### Belirtilen hedef a
Barış parametreleri konulu metni "Barış hem kabul" sözcüklerinin geçtiği yerden başlayıp "yollarla yapmak mümkün?" sözcüklerinden sonra durarak aynen yeniden yazın.

### Metin bölümü
------------

ANASİYASET

Barış parametreleri

Barış hem kabul edilebilir hem de kabul edilemez parametrelerle mümkündür

Ermenistan Başbakanı Nikol Paşinyan, Meclis’te yaptığı konuşmada, bölgemizde istikrarı sağlaması gereken güvenlik sisteminin şu anda yeterli verimlilikte çalışmadığını belirterek, mevcut sistemlerin bozulduğunu veya bozulmakta olduğunu kaydetti.

Bu ise, ek güvenlik sorunlarıyla karşı karşıya olduğumuz anlamına gelir.

Paşinyan, çözüm bulunması gerektiğini söylüyor ancak bu, Ermenistan’ın artık bu sistemleri tamamen değiştirmeye çalıştığı anlamına gelmiyor.

“Stratejik görevimiz, bu deformasyonun neden olduğu zorlukları yönetmek veya bu deformasyonun getirdiği eşitsizliği düzeltmektir.

Ama bunu hangi yöntemlerle ve hangi yollarla yapmak mümkün?

------------

Bir veri kümesinden alıntı:

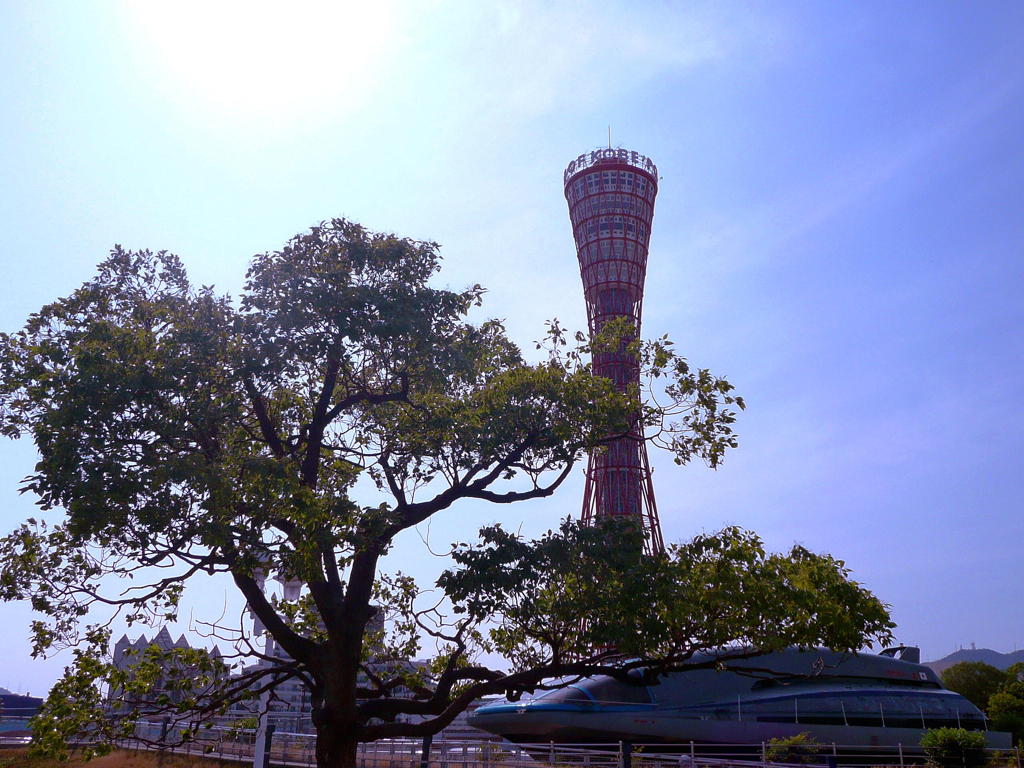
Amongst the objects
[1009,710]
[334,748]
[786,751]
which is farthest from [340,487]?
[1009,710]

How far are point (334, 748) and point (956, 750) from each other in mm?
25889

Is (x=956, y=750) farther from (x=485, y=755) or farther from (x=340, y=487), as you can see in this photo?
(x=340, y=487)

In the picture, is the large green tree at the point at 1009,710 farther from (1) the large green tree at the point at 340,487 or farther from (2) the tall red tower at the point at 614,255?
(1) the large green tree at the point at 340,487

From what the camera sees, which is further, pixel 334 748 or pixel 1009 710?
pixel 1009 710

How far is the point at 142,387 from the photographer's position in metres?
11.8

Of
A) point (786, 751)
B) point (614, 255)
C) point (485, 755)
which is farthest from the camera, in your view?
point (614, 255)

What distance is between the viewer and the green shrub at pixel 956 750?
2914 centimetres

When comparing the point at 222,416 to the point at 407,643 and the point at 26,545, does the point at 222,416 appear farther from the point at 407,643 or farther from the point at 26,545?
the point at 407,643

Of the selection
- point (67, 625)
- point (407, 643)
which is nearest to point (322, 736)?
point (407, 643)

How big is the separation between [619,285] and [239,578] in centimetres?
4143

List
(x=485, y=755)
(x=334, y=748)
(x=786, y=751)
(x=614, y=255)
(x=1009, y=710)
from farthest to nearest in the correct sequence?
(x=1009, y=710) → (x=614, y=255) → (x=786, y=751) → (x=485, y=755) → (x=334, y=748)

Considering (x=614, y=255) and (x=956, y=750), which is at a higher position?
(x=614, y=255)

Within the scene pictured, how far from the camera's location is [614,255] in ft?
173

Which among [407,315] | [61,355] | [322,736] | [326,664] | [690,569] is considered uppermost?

------------

### Belirtilen hedef b
Listede "between" sözcüğünü içeren her satırı bulun ve bu satırları olduğu gibi aktarın. Büyük-küçük harf ayrımı dikkate alınır.

### Alıştırma çıktısı a
Barış hem kabul edilebilir hem de kabul edilemez parametrelerle mümkündür

Ermenistan Başbakanı Nikol Paşinyan, Meclis’te yaptığı konuşmada, bölgemizde istikrarı sağlaması gereken güvenlik sisteminin şu anda yeterli verimlilikte çalışmadığını belirterek, mevcut sistemlerin bozulduğunu veya bozulmakta olduğunu kaydetti.

Bu ise, ek güvenlik sorunlarıyla karşı karşıya olduğumuz anlamına gelir.

Paşinyan, çözüm bulunması gerektiğini söylüyor ancak bu, Ermenistan’ın artık bu sistemleri tamamen değiştirmeye çalıştığı anlamına gelmiyor.

“Stratejik görevimiz, bu deformasyonun neden olduğu zorlukları yönetmek veya bu deformasyonun getirdiği eşitsizliği düzeltmektir.

Ama bunu hangi yöntemlerle ve hangi yollarla yapmak mümkün?

### Alıştırma çıktısı b
What distance is between the viewer and the green shrub at pixel 956 750?
How big is the separation between [619,285] and [239,578] in centimetres?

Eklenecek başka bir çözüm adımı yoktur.